Cash and Contention are Hallmarks of Campaigns in the 14th District
Seats are up for grabs in the 14th District, home to the most expensive races in the state
This year’s race in the 14th Legislative District is shaping up as one of the most contentious and expensive in the state. The district includes the Mercer County municipalities of Hamilton, East Windsor, Robbinsville, and Plainsboro townships and extends into southern Middlesex County to include Cranbury Township, Hightstown Borough, Jamesburg Borough, Monroe Township, and Spotswood Borough. The 2011 reapportionment removed West Windsor and South Brunswick townships from the district, and Democratic and Republican candidates in the 14th both say they have lost support as a result.

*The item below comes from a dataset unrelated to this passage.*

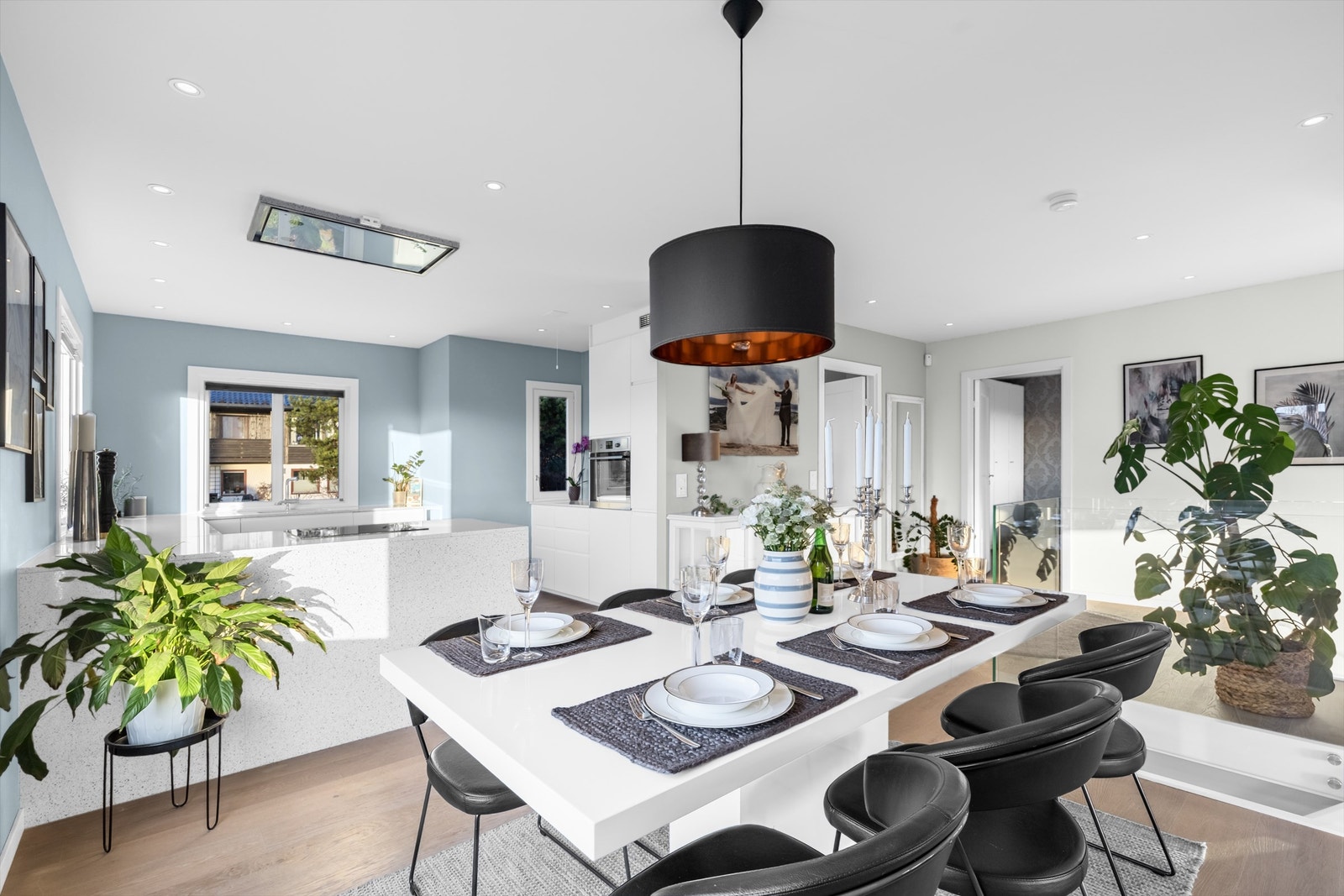 Åpen løsning mellom kjøkken og spisestue skaper en sosial og luftig sone. Galleribilde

The district is home to large numbers of state employees who once lived in Trenton. Hamilton Township, especially, became a destination for people who left Trenton in great numbers in the 1960s, 1970s, and 1980s. The population of Hamilton Township grew steadily during that time and today ranks as the state’s ninth most-populous municipality, with 88,464 residents, according to 2010 census data. According to the 2011 New Jersey Legislative District Data Book, published by Rutgers University’s Center for Government Services, population in the 14th district is growing at more than twice the state average, and voter turnout is consistently high.
Voters in the 14th district have shown their independence in recent elections by giving majorities to John Kerry and President Barack Obama in the 2004 and 2008 presidential elections and to Gov. Chris Christie in 2009 against Gov. Jon Corzine. Chris Smith and Rush Holt represent the 4th and 12th Congressional districts, respectively, which share this area of the state. In the 2010 congressional contests, voters here sided with Republicans 58.8 percent to 41.2 percent, according to the Legislative District Data Book.
In recent weeks, according to data from the state Election Law Enforcement Commission, nearly $2 million has flowed from Democratic and Republican political action committees into this race to pay for mailings and advertising on radio and television.
At the top of the race in this district is the contest between state Democratic Sen. Linda Greenstein and Republican former state Sen. Peter A. Inverso. Greenstein won the seat in 2010 in a special election after Gov. Christie appointed then-Sen. Bill Baroni to a seat on the Port Authority of New York and New Jersey, where he is deputy executive director. She was elected to her first full state Senate term in 2011 after having served six terms in the New Jersey General Assembly, beginning in January 2000.
Greenstein is assistant Majority Leader of the State Senate and vice chair of the Law and Public Safety Committee and the Environment and Energy Committee. She also serves as a member of the Senate Budget and Appropriations Committee and the Joint Committee on the Public Schools.
Greenstein earned a bachelor’s degree at Vassar College, a Master’s in Public Policy at Johns Hopkins University, and her law degree at the Georgetown University Law Center. Before becoming a legislator, she was a senior staff attorney at the Community Health Law Project and served as a deputy attorney general in the Division of Criminal Justice in Trenton and as an assistant district attorney in Philadelphia. She also served as a clinical associate professor at Seton Hall Law School.
Greenstein’s full-time focus is on being a legislator. Her husband, Michael, is a mechanical and industrial engineer who teaches at the Polytechnic University of NYU. They have a grown son, who is a lawyer in Baltimore.
Greenstein got started in politics in the early 1990s, when she served on the West-Windsor-Plainsboro Board of Education. She was then elected and reelected to the Plainsboro Township Committee.